# What is being asked
Reproduce the entries that follow verbatim, down to the final line.

# Given data
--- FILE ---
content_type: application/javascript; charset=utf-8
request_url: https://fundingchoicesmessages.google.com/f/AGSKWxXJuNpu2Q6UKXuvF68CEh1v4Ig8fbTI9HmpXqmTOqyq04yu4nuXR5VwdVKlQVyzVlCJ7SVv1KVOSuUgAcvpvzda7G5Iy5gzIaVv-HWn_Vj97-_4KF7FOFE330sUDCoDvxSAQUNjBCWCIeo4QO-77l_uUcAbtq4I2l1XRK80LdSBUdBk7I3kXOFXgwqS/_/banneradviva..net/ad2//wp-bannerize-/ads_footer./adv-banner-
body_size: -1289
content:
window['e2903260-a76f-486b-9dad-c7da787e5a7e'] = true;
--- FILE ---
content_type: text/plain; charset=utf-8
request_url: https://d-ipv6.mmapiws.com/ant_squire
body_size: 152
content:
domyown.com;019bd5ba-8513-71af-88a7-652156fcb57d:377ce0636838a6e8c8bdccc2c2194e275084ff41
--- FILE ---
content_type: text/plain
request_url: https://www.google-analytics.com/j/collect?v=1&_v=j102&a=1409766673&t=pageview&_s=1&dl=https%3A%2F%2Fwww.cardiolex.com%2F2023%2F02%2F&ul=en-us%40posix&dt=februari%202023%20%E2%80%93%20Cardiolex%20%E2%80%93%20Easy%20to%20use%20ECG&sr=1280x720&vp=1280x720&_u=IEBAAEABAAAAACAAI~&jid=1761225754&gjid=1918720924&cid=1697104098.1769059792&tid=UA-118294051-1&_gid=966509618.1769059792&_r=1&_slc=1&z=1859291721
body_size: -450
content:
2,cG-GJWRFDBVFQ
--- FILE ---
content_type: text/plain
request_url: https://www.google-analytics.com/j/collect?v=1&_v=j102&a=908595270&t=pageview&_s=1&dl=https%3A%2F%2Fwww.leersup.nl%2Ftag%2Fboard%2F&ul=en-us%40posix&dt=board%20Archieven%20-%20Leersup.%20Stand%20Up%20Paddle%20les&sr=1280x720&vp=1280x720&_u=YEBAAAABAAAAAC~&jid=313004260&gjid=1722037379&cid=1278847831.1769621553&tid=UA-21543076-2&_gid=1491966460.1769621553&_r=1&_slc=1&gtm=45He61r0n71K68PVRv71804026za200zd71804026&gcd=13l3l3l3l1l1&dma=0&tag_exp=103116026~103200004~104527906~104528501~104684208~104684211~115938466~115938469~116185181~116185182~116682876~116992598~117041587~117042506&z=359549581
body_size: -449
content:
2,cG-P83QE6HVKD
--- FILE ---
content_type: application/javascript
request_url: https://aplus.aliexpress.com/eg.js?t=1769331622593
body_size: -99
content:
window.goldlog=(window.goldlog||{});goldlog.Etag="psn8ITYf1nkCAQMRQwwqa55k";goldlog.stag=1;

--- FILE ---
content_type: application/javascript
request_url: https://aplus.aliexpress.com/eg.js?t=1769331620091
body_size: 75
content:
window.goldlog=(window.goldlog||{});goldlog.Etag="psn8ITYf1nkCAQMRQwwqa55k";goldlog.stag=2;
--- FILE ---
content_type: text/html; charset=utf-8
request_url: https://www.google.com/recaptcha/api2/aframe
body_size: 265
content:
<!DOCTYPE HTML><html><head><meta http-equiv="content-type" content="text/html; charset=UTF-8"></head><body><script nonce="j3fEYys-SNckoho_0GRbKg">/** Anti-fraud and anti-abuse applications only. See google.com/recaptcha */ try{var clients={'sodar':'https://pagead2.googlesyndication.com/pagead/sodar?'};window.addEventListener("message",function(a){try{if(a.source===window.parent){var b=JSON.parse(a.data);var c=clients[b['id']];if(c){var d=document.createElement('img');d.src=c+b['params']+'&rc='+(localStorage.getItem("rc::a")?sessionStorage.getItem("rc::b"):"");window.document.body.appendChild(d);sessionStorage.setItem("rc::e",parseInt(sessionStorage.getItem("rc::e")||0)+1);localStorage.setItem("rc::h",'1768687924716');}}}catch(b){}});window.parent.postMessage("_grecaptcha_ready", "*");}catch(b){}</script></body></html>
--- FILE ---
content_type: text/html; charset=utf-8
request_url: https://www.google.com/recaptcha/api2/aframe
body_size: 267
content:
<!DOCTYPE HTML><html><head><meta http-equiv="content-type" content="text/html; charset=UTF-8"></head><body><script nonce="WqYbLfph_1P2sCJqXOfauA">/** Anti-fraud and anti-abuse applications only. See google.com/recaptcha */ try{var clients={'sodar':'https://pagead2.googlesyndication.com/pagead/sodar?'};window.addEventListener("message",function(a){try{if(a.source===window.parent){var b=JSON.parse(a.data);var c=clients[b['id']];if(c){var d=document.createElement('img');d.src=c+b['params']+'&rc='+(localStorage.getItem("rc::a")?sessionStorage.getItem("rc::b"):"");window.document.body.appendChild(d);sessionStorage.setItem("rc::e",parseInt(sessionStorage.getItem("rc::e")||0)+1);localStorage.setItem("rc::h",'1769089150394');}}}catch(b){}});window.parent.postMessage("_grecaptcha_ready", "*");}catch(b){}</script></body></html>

# Worked solution
--- FILE ---
content_type: application/javascript; charset=utf-8
request_url: https://fundingchoicesmessages.google.com/f/AGSKWxXJuNpu2Q6UKXuvF68CEh1v4Ig8fbTI9HmpXqmTOqyq04yu4nuXR5VwdVKlQVyzVlCJ7SVv1KVOSuUgAcvpvzda7G5Iy5gzIaVv-HWn_Vj97-_4KF7FOFE330sUDCoDvxSAQUNjBCWCIeo4QO-77l_uUcAbtq4I2l1XRK80LdSBUdBk7I3kXOFXgwqS/_/banneradviva..net/ad2//wp-bannerize-/ads_footer./adv-banner-
body_size: -1289
content:
window['e2903260-a76f-486b-9dad-c7da787e5a7e'] = true;
--- FILE ---
content_type: text/plain; charset=utf-8
request_url: https://d-ipv6.mmapiws.com/ant_squire
body_size: 152
content:
domyown.com;019bd5ba-8513-71af-88a7-652156fcb57d:377ce0636838a6e8c8bdccc2c2194e275084ff41
--- FILE ---
content_type: text/plain
request_url: https://www.google-analytics.com/j/collect?v=1&_v=j102&a=1409766673&t=pageview&_s=1&dl=https%3A%2F%2Fwww.cardiolex.com%2F2023%2F02%2F&ul=en-us%40posix&dt=februari%202023%20%E2%80%93%20Cardiolex%20%E2%80%93%20Easy%20to%20use%20ECG&sr=1280x720&vp=1280x720&_u=IEBAAEABAAAAACAAI~&jid=1761225754&gjid=1918720924&cid=1697104098.1769059792&tid=UA-118294051-1&_gid=966509618.1769059792&_r=1&_slc=1&z=1859291721
body_size: -450
content:
2,cG-GJWRFDBVFQ
--- FILE ---
content_type: text/plain
request_url: https://www.google-analytics.com/j/collect?v=1&_v=j102&a=908595270&t=pageview&_s=1&dl=https%3A%2F%2Fwww.leersup.nl%2Ftag%2Fboard%2F&ul=en-us%40posix&dt=board%20Archieven%20-%20Leersup.%20Stand%20Up%20Paddle%20les&sr=1280x720&vp=1280x720&_u=YEBAAAABAAAAAC~&jid=313004260&gjid=1722037379&cid=1278847831.1769621553&tid=UA-21543076-2&_gid=1491966460.1769621553&_r=1&_slc=1&gtm=45He61r0n71K68PVRv71804026za200zd71804026&gcd=13l3l3l3l1l1&dma=0&tag_exp=103116026~103200004~104527906~104528501~104684208~104684211~115938466~115938469~116185181~116185182~116682876~116992598~117041587~117042506&z=359549581
body_size: -449
content:
2,cG-P83QE6HVKD
--- FILE ---
content_type: application/javascript
request_url: https://aplus.aliexpress.com/eg.js?t=1769331622593
body_size: -99
content:
window.goldlog=(window.goldlog||{});goldlog.Etag="psn8ITYf1nkCAQMRQwwqa55k";goldlog.stag=1;

--- FILE ---
content_type: application/javascript
request_url: https://aplus.aliexpress.com/eg.js?t=1769331620091
body_size: 75
content:
window.goldlog=(window.goldlog||{});goldlog.Etag="psn8ITYf1nkCAQMRQwwqa55k";goldlog.stag=2;
--- FILE ---
content_type: text/html; charset=utf-8
request_url: https://www.google.com/recaptcha/api2/aframe
body_size: 265
content:
<!DOCTYPE HTML><html><head><meta http-equiv="content-type" content="text/html; charset=UTF-8"></head><body><script nonce="j3fEYys-SNckoho_0GRbKg">/** Anti-fraud and anti-abuse applications only. See google.com/recaptcha */ try{var clients={'sodar':'https://pagead2.googlesyndication.com/pagead/sodar?'};window.addEventListener("message",function(a){try{if(a.source===window.parent){var b=JSON.parse(a.data);var c=clients[b['id']];if(c){var d=document.createElement('img');d.src=c+b['params']+'&rc='+(localStorage.getItem("rc::a")?sessionStorage.getItem("rc::b"):"");window.document.body.appendChild(d);sessionStorage.setItem("rc::e",parseInt(sessionStorage.getItem("rc::e")||0)+1);localStorage.setItem("rc::h",'1768687924716');}}}catch(b){}});window.parent.postMessage("_grecaptcha_ready", "*");}catch(b){}</script></body></html>
--- FILE ---
content_type: text/html; charset=utf-8
request_url: https://www.google.com/recaptcha/api2/aframe
body_size: 267
content:
<!DOCTYPE HTML><html><head><meta http-equiv="content-type" content="text/html; charset=UTF-8"></head><body><script nonce="WqYbLfph_1P2sCJqXOfauA">/** Anti-fraud and anti-abuse applications only. See google.com/recaptcha */ try{var clients={'sodar':'https://pagead2.googlesyndication.com/pagead/sodar?'};window.addEventListener("message",function(a){try{if(a.source===window.parent){var b=JSON.parse(a.data);var c=clients[b['id']];if(c){var d=document.createElement('img');d.src=c+b['params']+'&rc='+(localStorage.getItem("rc::a")?sessionStorage.getItem("rc::b"):"");window.document.body.appendChild(d);sessionStorage.setItem("rc::e",parseInt(sessionStorage.getItem("rc::e")||0)+1);localStorage.setItem("rc::h",'1769089150394');}}}catch(b){}});window.parent.postMessage("_grecaptcha_ready", "*");}catch(b){}</script></body></html>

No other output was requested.